The era of “123456” and “Password123” is officially drawing to a close. In a landmark shift for national digital safety, the National Cyber Security Centre (NCSC) has issued an urgent call for UK citizens to ditch traditional passwords in favor of passkeys—a cryptographic alternative they describe as the most significant upgrade to online security in decades.
On Thursday, the NCSC announced it is “overhauling decades of security practice,” moving away from the familiar advice of “long and complex passwords” to a “passwordless” future. The agency reports that passkeys are now mature enough for mainstream adoption, with major platforms like Google, Apple, and X (formerly Twitter) already supporting the tech.
Why the Change?
For years, the battle against hackers has been a game of cat and mouse. Despite the rise of password managers and multi-factor authentication (MFA), 80% of data breaches still involve weak or reused credentials.
”Passkeys are a user-friendly alternative that provide stronger overall resilience,” says Jonathan Ellison, NCSC Director for National Resilience. “They relieve the headaches that remembering passwords has caused us for decades.”
The shift is already gaining momentum: recent data suggests over 50% of active Google users in the UK have already registered a passkey.
How Passkeys Work: The “Secret” That Isn’t Shared
Unlike a password, which is a “shared secret” stored on a company’s server (and therefore stealable), a passkey uses public-key cryptography.

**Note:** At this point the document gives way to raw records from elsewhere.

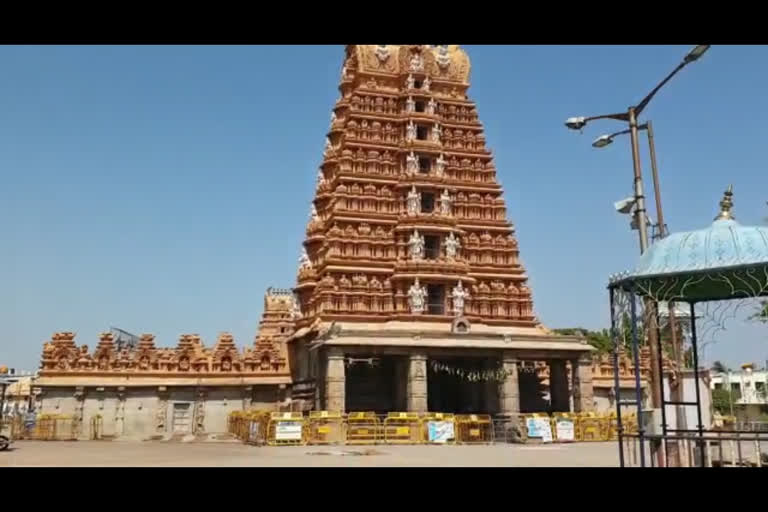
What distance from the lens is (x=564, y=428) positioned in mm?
31281

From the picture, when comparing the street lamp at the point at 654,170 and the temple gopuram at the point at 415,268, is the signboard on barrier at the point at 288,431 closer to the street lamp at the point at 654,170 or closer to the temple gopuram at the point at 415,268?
the temple gopuram at the point at 415,268

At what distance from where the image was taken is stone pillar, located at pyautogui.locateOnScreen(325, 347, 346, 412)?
30859mm

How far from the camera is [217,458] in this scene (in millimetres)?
21156

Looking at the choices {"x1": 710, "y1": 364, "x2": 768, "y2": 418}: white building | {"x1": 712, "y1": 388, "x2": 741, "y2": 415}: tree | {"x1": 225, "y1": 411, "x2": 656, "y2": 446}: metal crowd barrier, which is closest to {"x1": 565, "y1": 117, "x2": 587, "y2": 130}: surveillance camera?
{"x1": 225, "y1": 411, "x2": 656, "y2": 446}: metal crowd barrier

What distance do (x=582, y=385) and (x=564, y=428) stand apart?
4.45 meters

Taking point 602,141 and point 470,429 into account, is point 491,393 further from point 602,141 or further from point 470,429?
point 602,141

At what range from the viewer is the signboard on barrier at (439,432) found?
95.6 feet

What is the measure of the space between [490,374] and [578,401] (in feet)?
16.4

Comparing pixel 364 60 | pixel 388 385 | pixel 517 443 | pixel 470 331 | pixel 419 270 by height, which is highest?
pixel 364 60

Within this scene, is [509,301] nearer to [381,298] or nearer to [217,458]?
[381,298]

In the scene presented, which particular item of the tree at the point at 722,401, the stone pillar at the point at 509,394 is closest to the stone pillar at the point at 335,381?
the stone pillar at the point at 509,394

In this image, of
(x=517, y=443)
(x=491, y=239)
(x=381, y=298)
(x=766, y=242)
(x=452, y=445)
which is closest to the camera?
(x=766, y=242)
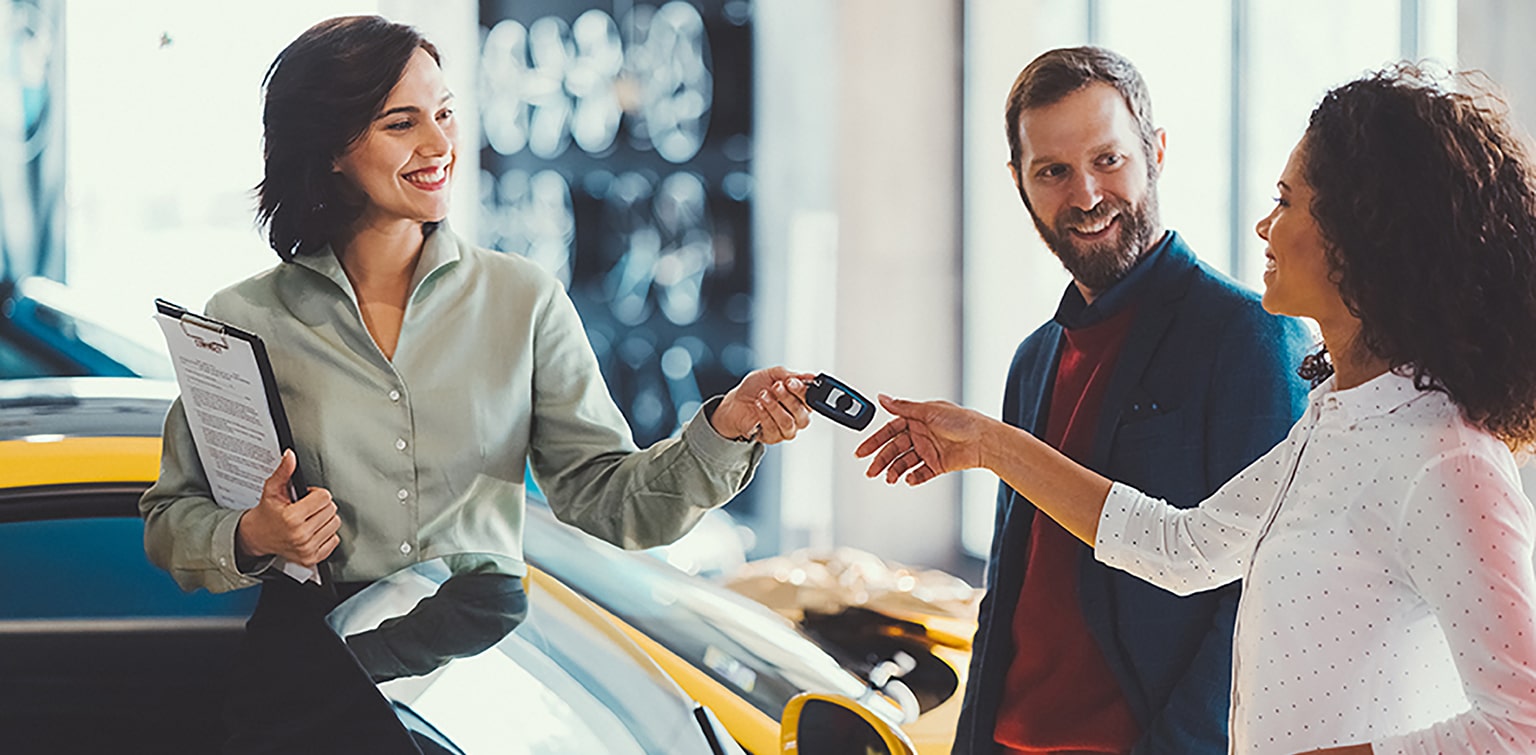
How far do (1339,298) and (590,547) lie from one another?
36.6 inches

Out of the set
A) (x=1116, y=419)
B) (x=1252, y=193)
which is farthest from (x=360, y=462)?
(x=1252, y=193)

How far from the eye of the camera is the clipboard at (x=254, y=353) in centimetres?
132

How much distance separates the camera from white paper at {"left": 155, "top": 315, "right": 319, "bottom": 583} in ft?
4.39

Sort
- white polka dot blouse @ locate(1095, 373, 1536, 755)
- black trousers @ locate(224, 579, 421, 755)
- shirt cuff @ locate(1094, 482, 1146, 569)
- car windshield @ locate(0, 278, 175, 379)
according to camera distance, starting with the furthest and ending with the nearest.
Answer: car windshield @ locate(0, 278, 175, 379) < shirt cuff @ locate(1094, 482, 1146, 569) < black trousers @ locate(224, 579, 421, 755) < white polka dot blouse @ locate(1095, 373, 1536, 755)

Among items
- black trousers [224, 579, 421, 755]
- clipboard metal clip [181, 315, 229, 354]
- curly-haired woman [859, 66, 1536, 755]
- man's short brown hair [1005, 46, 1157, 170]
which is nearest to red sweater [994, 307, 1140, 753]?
man's short brown hair [1005, 46, 1157, 170]

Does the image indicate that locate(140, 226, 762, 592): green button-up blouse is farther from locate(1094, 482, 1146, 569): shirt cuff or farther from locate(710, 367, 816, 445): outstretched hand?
locate(1094, 482, 1146, 569): shirt cuff

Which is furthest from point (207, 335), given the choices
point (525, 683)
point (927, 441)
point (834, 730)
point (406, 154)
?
point (927, 441)

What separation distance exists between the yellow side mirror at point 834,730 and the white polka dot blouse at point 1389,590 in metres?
0.30

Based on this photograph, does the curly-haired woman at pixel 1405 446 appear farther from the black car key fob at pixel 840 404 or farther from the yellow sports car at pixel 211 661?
the black car key fob at pixel 840 404

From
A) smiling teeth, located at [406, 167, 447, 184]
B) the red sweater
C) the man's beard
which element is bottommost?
the red sweater

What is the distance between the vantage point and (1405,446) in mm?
1113

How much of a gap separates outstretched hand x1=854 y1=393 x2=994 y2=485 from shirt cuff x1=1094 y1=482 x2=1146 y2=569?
0.18 m

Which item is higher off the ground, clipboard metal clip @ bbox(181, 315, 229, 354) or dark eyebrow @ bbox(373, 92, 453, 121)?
dark eyebrow @ bbox(373, 92, 453, 121)

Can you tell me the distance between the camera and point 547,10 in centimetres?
571
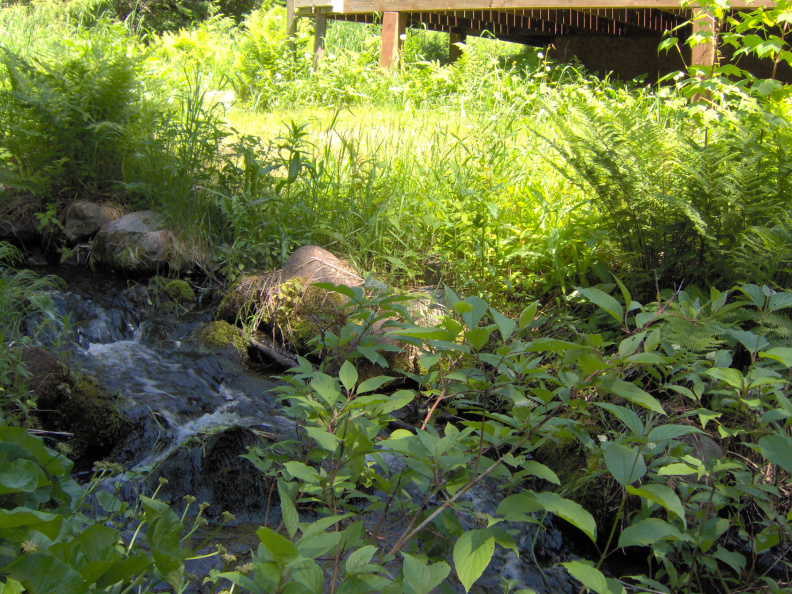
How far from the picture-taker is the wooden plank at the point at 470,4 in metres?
6.00

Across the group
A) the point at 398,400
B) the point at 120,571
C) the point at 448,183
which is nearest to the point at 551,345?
the point at 398,400

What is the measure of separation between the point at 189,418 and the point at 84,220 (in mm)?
2357

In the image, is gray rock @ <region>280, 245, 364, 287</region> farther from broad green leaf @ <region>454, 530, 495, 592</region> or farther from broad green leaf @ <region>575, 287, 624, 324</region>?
broad green leaf @ <region>454, 530, 495, 592</region>

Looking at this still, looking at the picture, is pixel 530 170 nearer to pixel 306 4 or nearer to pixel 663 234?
pixel 663 234

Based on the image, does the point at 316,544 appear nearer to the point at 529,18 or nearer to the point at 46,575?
the point at 46,575

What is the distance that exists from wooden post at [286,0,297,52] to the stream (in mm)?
6286

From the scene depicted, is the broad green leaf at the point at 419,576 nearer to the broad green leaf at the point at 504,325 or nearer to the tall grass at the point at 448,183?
the broad green leaf at the point at 504,325

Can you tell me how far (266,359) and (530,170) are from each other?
2.10m

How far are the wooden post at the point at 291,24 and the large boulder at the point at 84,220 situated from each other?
5604 millimetres

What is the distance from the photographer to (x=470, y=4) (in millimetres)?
7355

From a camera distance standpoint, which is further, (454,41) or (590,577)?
(454,41)

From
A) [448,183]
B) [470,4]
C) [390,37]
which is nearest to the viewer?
[448,183]

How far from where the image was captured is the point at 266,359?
3.54 m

- The Pair: Your device (phone or laptop) generates a unique pair of mathematical keys. One stays locked on your device (the private key), while the other is shared with the website (the public key).
- The Handshake: When you log in, the website sends a “challenge.” Your device signs it using your biometric (Face ID, Touch ID) or PIN and sends it back.
- The Result: The website verifies the signature. Because the actual “private key” never leaves your phone, there is nothing for a hacker to intercept.
The Death of Phishing
Perhaps the biggest advantage of passkeys is their immunity to phishing. While a hacker can trick you into typing a password into a fake website, they cannot trick a passkey. The digital handshake only works on the legitimate, registered domain. If you are on a fraudulent site, your device simply won’t offer the option to sign in.
Is It a “Silver Bullet”?
While security experts at BCS, the Chartered Institute for IT, have praised the move, they warn that passkeys are not a flawless solution.
- Lost Devices: If you lose your phone and haven’t synced your passkeys to a cloud service (like iCloud or Google Password Manager), account recovery can be complex.
- Patchy Support: While big tech is onboard, many smaller websites still rely on old-fashioned logins.
- Sharing Hurdles: Unlike a Netflix password you might share with a partner, passkeys are tied to specific hardware or encrypted vaults, making “easy sharing” more difficult without specialized tools like 1Password.
For sites that don’t yet support passkeys, the NCSC continues to recommend using a dedicated password manager and enabling two-step verification (MFA). However, the message from the UK’s cyber guardians is clear: if the option for a passkey is there, take it.